JetFormer: An Autoregressive Generative Model of Raw Images and Text (2411.19722v1)

Abstract: Removing modeling constraints and unifying architectures across domains has been a key driver of the recent progress in training large multimodal models. However, most of these models still rely on many separately trained components such as modality-specific encoders and decoders. In this work, we further streamline joint generative modeling of images and text. We propose an autoregressive decoder-only transformer - JetFormer - which is trained to directly maximize the likelihood of raw data, without relying on any separately pretrained components, and can understand and generate both text and images. Specifically, we leverage a normalizing flow model to obtain a soft-token image representation that is jointly trained with an autoregressive multimodal transformer. The normalizing flow model serves as both an image encoder for perception tasks and an image decoder for image generation tasks during inference. JetFormer achieves text-to-image generation quality competitive with recent VQ-VAE- and VAE-based baselines. These baselines rely on pretrained image autoencoders, which are trained with a complex mixture of losses, including perceptual ones. At the same time, JetFormer demonstrates robust image understanding capabilities. To the best of our knowledge, JetFormer is the first model that is capable of generating high-fidelity images and producing strong log-likelihood bounds.

• The paper demonstrates that JetFormer unifies text and image generative tasks using a single autoregressive transformer architecture.
• It introduces a normalizing flow mechanism to convert images into soft-token representations, enabling end-to-end training and effective likelihood maximization.
• The model achieves competitive results on ImageNet and multimodal tasks, suggesting improved training efficiency and integration simplicity.

Overview of JetFormer: An Autoregressive Generative Model for Images and Text

The paper presents "JetFormer," a new model architecture aimed at unified generative modeling across text and image data using an autoregressive decoder-only transformer architecture. JetFormer addresses the structural inefficiencies often found in multimodal models by simplifying the architecture and removing dependencies on separately pretrained components. Instead, it integrates a normalizing flow model to efficiently handle soft-token image representations, thereby allowing end-to-end training and enabling both text and visual tasks.

Core Contributions and Methodology

1. Unified Model Architecture: JetFormer employs a single autoregressive transformer model to simultaneously process discrete text tokens and continuous-image representations. This is achieved without incorporating pre-trained modality-specific encoders, which are common in many existing multimodal architectures.
2. Image Representation via Normalizing Flow: The model utilizes a normalizing flow mechanism to convert image data into a sequence of soft tokens that can be further processed by the transformer. This component acts bidirectionally: as an encoder during perception tasks and a decoder for image generation.
3. Training Objective and Method: The primary training objective is to maximize the log-likelihood of the raw input data. As typical with autoregressive models, JetFormer employs a likelihood-based training approach that effectively minimizes loss over both textual and visual tokens. It deploys a Gaussian mixture model (GMM) loss to handle the continuous image feature space.
4. Improvement Techniques: To optimize training for global image coherence, JetFormer introduces a noise curriculum. During training, Gaussian noise is added to images, which gradually reduces, thereby guiding the model to prioritize higher-level image features early in the training cycle.

Experimental Results

JetFormer is evaluated on class-conditional image generation using the ImageNet dataset and on web-scale multimodal tasks. Its text-to-image generation quality shows competitive results compared to recent models utilizing VQVAE or VAE frameworks. One notable claim is JetFormer’s high recall rate, attributed to its explicit likelihood modeling which inherently avoids mode collapse, a known issue in GAN-based architectures.

In particular, the model demonstrates strong performance in tasks involving vision-language understanding, highlighting its versatility across modalities without sacrificing performance in any single domain.

Implications and Future Directions

By achieving competitive quality without separate pretrained encoders, JetFormer sets a precedent for constructing streamlined generative models capable of handling multiple modalities. This architectural consolidation could lead to efficiency improvements in both computational cost and integration simplicity in diverse machine learning applications.
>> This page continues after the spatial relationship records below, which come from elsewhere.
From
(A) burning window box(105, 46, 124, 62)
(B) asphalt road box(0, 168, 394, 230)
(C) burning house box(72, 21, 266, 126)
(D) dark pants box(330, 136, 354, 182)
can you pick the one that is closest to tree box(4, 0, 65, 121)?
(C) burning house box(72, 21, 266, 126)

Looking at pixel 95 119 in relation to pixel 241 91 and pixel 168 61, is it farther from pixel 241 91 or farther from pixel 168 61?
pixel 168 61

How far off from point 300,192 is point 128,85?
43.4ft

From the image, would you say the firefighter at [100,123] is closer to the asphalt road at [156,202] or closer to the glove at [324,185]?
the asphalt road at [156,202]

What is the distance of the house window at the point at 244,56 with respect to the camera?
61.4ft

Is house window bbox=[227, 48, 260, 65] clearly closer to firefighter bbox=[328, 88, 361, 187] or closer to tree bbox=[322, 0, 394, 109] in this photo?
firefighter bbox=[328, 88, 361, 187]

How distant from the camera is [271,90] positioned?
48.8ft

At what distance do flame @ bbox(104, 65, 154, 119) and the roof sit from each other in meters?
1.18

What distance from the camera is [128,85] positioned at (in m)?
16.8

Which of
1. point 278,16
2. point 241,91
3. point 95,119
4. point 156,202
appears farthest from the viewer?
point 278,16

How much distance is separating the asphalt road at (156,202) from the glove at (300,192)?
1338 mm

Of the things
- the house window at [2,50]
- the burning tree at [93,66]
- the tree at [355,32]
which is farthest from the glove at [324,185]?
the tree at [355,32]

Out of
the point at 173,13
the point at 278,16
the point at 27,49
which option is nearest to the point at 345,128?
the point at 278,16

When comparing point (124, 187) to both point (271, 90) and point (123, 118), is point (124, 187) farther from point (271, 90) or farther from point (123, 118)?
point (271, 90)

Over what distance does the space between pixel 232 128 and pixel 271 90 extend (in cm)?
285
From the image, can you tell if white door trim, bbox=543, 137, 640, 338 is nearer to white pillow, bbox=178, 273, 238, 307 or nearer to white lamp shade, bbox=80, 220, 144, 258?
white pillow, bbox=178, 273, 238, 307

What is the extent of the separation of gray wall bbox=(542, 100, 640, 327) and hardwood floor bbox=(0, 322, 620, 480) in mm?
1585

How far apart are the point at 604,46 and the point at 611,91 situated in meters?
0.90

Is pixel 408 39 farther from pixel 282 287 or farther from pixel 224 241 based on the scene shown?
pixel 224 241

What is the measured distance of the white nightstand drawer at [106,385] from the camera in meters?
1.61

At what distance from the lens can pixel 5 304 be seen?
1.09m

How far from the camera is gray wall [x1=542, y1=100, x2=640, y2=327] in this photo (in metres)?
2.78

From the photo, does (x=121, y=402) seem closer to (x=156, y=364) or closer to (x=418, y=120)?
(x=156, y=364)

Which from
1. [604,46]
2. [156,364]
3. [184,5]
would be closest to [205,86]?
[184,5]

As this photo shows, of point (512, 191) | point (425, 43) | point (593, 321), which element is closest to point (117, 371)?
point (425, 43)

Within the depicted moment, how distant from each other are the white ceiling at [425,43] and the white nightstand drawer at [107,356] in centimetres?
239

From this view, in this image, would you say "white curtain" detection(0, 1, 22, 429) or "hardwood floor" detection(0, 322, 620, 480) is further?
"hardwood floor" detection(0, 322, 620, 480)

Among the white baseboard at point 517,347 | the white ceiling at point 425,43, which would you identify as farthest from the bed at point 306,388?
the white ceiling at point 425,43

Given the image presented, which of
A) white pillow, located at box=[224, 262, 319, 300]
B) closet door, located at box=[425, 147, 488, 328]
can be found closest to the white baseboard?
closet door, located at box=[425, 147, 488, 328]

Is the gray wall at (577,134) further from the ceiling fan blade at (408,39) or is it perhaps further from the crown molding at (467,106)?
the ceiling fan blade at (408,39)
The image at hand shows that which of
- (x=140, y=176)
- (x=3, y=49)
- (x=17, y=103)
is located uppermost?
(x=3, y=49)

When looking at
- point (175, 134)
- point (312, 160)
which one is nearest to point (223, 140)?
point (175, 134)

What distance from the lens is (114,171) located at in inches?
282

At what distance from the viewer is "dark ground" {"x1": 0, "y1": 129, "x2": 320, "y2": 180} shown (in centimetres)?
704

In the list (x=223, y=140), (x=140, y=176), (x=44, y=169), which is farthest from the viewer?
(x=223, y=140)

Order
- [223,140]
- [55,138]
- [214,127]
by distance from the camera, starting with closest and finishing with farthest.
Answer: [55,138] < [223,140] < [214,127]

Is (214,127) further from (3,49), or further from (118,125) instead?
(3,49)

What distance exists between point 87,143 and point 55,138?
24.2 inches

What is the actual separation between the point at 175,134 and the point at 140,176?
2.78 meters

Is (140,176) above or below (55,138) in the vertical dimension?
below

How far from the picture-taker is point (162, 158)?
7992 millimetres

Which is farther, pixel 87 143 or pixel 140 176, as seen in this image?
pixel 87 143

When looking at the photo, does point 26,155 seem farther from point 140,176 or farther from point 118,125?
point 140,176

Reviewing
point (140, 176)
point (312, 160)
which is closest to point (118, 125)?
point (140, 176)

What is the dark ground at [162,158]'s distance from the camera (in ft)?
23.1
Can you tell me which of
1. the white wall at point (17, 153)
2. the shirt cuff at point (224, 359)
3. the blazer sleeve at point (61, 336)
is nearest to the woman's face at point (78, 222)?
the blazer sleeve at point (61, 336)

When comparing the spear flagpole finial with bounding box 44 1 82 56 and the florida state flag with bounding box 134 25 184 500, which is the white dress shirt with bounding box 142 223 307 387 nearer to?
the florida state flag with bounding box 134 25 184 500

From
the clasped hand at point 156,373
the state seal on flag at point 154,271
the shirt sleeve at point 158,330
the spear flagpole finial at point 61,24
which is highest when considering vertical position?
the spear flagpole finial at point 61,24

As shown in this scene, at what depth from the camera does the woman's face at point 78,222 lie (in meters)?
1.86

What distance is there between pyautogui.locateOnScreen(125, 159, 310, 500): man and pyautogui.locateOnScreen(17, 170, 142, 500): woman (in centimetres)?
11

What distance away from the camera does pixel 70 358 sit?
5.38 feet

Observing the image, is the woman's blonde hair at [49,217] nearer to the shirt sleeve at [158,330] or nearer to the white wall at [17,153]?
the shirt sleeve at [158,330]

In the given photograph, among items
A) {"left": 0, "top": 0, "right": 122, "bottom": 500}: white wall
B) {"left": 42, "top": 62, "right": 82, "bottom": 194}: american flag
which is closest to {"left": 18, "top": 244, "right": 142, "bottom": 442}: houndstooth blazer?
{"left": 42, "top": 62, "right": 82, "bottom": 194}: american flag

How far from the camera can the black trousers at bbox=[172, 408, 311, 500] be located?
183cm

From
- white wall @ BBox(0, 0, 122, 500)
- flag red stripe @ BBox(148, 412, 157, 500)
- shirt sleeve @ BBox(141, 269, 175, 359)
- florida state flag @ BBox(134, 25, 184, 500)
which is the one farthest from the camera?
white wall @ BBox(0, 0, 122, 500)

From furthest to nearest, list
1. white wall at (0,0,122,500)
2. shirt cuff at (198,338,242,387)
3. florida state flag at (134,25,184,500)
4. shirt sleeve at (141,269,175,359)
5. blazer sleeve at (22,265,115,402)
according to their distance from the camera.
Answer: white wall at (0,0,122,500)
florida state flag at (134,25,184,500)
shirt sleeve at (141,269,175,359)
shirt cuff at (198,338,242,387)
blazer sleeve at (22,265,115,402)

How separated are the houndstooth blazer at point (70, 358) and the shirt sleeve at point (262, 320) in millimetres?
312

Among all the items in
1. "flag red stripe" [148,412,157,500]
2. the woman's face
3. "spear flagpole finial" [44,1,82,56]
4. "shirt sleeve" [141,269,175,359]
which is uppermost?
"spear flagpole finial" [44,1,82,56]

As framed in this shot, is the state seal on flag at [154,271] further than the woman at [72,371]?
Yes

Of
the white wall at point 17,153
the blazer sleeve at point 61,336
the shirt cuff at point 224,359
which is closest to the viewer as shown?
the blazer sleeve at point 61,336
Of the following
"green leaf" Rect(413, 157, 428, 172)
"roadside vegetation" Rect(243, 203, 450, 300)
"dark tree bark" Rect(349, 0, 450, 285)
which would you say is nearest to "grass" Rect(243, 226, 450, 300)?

Future research directions may explore further optimization of the model's scalability and sample efficiency. Additionally, while equipping the model with interpretability tools to scrutinize the trade-offs in decision-making processes across languages and visual domains could offer nuanced insights.

Overall, JetFormer stands as a potent demonstration of the capability of unified autoregressive models in contextually rich multimodal environments. Its contribution lies not only in the generation quality but also in promoting a more integrated approach to neural architecture design for simultaneous text and image data processing.